The Alcoa source that spoke to YES! Weekly said if Alcoa is granted another 50-year license, Stanly County will wind up on the short end of the stick.

“The county’s not going to get anything out of it,” the source said. “[Alcoa] is going to send their money to Iceland; they’re going to send it to Saudi Arabia to build plants there. Our superintendent has made that comment on several occasions. I don’t want to hear about what they’re doing in Saudi Arabia; I want to see the jobs come to the United States.”

In 2007, Alcoa officially opened Fjarda’l, an aluminum smelter at Reydarfjordur in eastern Iceland, according to the company’s website. The project represents Alcoa’s first new primary aluminum facility in 20 years. Alcoa is also building aluminum smelting facilities in Saudi Arabia and in the Amazon.

Alcoa’s lawyers have worked as interveners and helped frame NC DENR’s defense in the 401 water quality certification case, which Naujoks views as a significant conflict of interest.

“It is troubling DENR continues to work side by side with Alcoa in this case, the polluter they are supposed to regulate,” Naujoks said. “In my opinion this is a major conflict of interest. They seemingly can not do anything to Alcoa because they don’t want to give the appearance they are at odds with Alcoa.”

Massengale denied there is a conflict of interest in Alcoa’s lawyers working in tandem with the NC DENR’s lawyers.

“Say you see a car accident and you are asked to come to court to testify on the conditions that surrounded that event and you decided to drive 65 in a 35, you’re still going to get a ticket for speeding,” Massengale said. “In the same way, the NPDES permit program is separate from this 401 water quality certification that’s being discussed. I think we certainly have the ability to enforce clean-water regulations and through our permitting program while some other action is being discussed in this other venue.”

THE HUMAN COST OF ALCOA’S OPERATIONS

Helen Hammonds watched her husband, William, fight for every breath as he was dying of cancer. An avid angler, Helen said William often enjoyed fishing at Badin Lake and eating his daily catch. Then one day, William was told he had a rare form of non-Hodgkins lymphoma.

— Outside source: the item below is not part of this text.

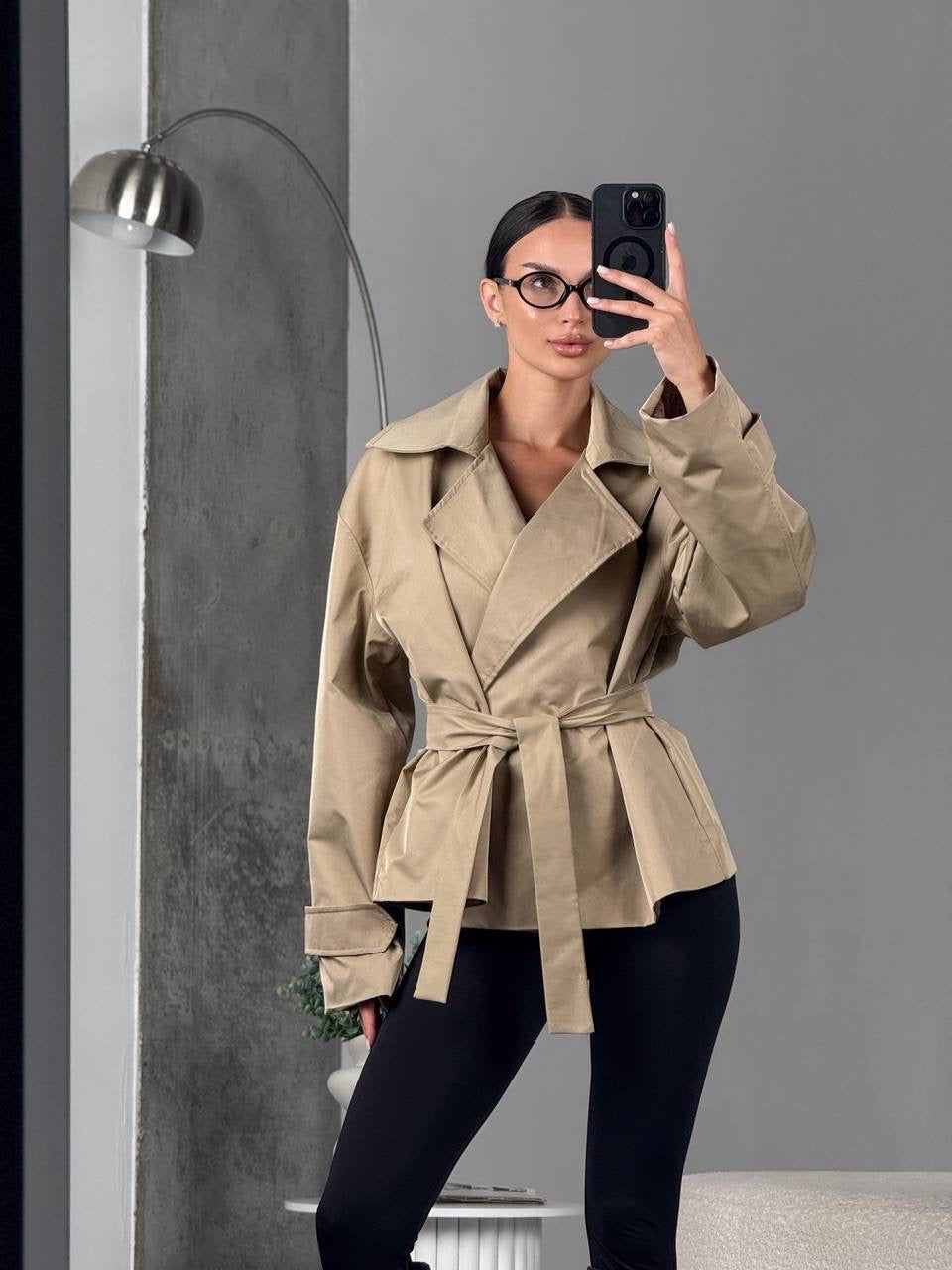 Women’s Cropped Trench Coat with Belt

“When we asked the oncologist why he got this particular type of cancer, ‘Was it something he had done or something he could have avoided?’ And she said, ‘No it was nothing that you did. This type of mutation is caused by a type of environmental toxin,’” Hammonds recalled.

Hammonds said William’s blood tests revealed four specific congeners, or identifying markers, that could be traced to Alcoa’s aluminum smelting operations. Helen said she contacted NC Sen. Stan Bingham, who put her in touch with Sen. Fletcher Hartsell. Helen was shown Rodgers’ study, which revealed a link between the PCBs found in William’s blood and those discharged into the water supply by Alcoa’s Badin Works operation.

“You could’ve knocked me over with a feather when they said they were the exact same PCBs, had the same congeners, the same identification as the ones at Badin Lake that belong

to Alcoa,” Hammonds said. “So am I angry? Oh Lord yes, I’m angry because my husband clawed for every breath. He fought hard and he lost.